• Фрагмент текста:
-------
К слову, история с Овсянико-Куликовским – не единственный случай излишней беллетризации Паустовским биографий реально существовавших людей, что приводило к весьма серьёзным конфликтам с родственниками тех, чьи образы попали на страницы произведений Константина Георгиевича.

Так, к примеру, в начале 1960-х годов у Паустовского разгорелся нешуточный конфликт с Л. И. Просоловой, родной сестрой Сергея Ивановича Сырцова, члена Одесского губкома в начале 1920-х годов, чей образ был отражён в главе «Похищенная речь» (в первом варианте – «Украденная речь») второй книги «Повести о жизни». В тексте говорится, что речь Ленина, произнесённая им на X съезде партии, была якобы воспринята Одесским губкомом неоднозначно, и её не стали публиковать в одесских газетах. А сотрудники «Моряка», в том числе Паустовский, узнав об этом, «выкрали» её набор из кабинета директора типографии и тайно напечатали в своей газете. Так вот, Сергей Сырцов был назван в числе тех, кто, по версии Паустовского, не согласился с речью Ленина.

Л. И. Просолова возразила против «навешания» Паустовским партийного «клейма» на своего брата и, прежде чем связаться с Константином Георгиевичем, позвонила в редакцию журнала «Октябрь», в котором была опубликована повесть «Время больших ожиданий», и высказала своё негодование. После разговора с главным редактором «Октября» Фёдором Ивановичем Парфёновым она написала Паустовскому, безапелляционно требуя немедленно убрать неточные сведения, опорочивающие её брата, который был не только участником X съезда партии в марте 1921 года, но и участником подавления Кронштадтского мятежа и был награждён орденом Боевого Красного Знамени за № 3161.
-------
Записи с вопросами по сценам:
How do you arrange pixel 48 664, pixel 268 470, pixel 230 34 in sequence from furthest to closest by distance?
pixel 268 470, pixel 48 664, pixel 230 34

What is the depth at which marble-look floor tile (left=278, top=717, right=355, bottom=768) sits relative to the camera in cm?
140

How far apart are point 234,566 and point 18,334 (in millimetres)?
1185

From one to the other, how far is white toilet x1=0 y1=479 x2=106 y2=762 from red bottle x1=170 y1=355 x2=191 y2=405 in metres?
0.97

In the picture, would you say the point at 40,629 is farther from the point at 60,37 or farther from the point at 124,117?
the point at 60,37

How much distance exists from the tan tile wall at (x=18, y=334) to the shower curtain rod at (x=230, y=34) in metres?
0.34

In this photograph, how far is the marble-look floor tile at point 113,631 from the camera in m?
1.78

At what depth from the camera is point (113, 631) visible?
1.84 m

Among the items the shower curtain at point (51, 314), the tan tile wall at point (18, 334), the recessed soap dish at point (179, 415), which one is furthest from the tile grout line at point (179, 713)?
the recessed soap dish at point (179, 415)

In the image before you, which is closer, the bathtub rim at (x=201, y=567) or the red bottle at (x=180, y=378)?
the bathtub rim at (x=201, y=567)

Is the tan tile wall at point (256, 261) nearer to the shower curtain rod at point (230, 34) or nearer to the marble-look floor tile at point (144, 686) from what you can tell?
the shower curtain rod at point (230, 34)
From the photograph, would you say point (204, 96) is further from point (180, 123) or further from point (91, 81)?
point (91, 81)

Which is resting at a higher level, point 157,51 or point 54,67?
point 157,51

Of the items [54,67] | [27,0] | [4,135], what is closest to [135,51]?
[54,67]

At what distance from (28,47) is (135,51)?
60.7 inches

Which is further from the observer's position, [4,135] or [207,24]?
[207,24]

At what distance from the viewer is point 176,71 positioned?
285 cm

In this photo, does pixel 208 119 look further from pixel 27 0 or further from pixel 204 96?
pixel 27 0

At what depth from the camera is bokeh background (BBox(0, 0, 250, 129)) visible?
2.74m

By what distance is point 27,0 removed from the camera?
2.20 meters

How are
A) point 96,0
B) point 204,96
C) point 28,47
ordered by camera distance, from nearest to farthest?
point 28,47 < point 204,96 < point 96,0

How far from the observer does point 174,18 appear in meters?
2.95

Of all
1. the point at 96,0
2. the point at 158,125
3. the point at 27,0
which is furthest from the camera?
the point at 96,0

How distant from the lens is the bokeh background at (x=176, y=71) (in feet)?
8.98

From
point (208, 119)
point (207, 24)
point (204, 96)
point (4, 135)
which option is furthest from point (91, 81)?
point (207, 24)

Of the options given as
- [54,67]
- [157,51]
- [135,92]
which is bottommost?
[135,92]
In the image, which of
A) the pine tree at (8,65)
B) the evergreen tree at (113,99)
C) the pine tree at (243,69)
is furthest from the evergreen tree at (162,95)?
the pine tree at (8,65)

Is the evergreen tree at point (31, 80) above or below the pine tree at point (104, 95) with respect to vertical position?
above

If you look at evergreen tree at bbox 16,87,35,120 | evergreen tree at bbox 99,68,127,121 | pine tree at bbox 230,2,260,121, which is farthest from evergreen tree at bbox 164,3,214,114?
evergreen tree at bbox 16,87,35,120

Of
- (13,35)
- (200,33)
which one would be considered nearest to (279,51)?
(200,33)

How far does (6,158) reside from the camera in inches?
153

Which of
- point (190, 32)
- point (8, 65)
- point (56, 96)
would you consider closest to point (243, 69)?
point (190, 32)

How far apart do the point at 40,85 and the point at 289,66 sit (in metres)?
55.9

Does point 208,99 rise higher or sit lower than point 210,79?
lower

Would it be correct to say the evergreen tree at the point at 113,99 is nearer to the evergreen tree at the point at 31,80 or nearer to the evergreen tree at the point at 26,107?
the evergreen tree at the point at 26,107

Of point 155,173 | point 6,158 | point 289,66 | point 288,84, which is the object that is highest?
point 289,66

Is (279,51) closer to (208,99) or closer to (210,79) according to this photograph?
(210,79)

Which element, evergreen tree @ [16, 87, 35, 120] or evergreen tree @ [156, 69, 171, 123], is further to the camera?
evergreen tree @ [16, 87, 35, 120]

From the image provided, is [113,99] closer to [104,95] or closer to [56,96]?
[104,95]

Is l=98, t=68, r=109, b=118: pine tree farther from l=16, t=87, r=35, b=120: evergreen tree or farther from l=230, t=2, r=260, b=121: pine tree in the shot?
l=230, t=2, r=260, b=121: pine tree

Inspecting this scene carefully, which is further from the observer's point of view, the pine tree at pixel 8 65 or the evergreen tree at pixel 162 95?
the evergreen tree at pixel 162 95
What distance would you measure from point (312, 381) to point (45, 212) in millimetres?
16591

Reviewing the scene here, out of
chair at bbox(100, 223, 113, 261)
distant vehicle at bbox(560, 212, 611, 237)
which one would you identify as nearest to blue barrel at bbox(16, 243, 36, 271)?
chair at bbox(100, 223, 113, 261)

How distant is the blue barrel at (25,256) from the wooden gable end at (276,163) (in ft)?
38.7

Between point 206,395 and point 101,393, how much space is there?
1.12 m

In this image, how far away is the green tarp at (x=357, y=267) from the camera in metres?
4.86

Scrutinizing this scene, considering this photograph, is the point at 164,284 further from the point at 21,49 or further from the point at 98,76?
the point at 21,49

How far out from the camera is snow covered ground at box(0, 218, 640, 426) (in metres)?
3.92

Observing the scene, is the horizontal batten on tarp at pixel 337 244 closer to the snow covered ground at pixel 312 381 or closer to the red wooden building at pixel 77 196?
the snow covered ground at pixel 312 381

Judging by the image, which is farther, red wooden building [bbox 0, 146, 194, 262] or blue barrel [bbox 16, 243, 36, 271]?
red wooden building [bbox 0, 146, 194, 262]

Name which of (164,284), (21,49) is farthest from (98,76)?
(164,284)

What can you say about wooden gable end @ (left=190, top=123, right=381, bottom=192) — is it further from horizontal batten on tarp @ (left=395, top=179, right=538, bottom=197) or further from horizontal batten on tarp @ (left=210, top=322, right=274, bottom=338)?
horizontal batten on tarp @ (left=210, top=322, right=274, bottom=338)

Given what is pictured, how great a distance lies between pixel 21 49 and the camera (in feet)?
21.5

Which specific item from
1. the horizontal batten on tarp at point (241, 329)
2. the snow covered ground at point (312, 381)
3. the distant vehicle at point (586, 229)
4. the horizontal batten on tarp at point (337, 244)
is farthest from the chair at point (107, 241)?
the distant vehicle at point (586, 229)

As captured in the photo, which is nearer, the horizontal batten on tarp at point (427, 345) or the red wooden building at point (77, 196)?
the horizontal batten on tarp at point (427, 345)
-------
• Задания:
**a.** Ответьте по фрагменту текста на вопросы:
(i) Как называлась глава «Похищенная речь» в первом варианте?
(ii) В каком журнале была опубликована повесть «Время больших ожиданий»?
(iii) Под каким номером был орден Боевого Красного Знамени, которым наградили Сергея Сырцова?
**b.** Выпишите из записей каждую строку, в которой встречается слово «snow».
Фрагмент текста и записи никак не связаны друг с другом.

• Ответы к заданиям:
**a.**
(i) «Украденная речь».
(ii) В журнале «Октябрь».
(iii) Под № 3161.

**b.**
How far out from the camera is snow covered ground at box(0, 218, 640, 426) (in metres)?
Observing the scene, is the horizontal batten on tarp at pixel 337 244 closer to the snow covered ground at pixel 312 381 or closer to the red wooden building at pixel 77 196?
the snow covered ground at pixel 312 381
2. the snow covered ground at point (312, 381)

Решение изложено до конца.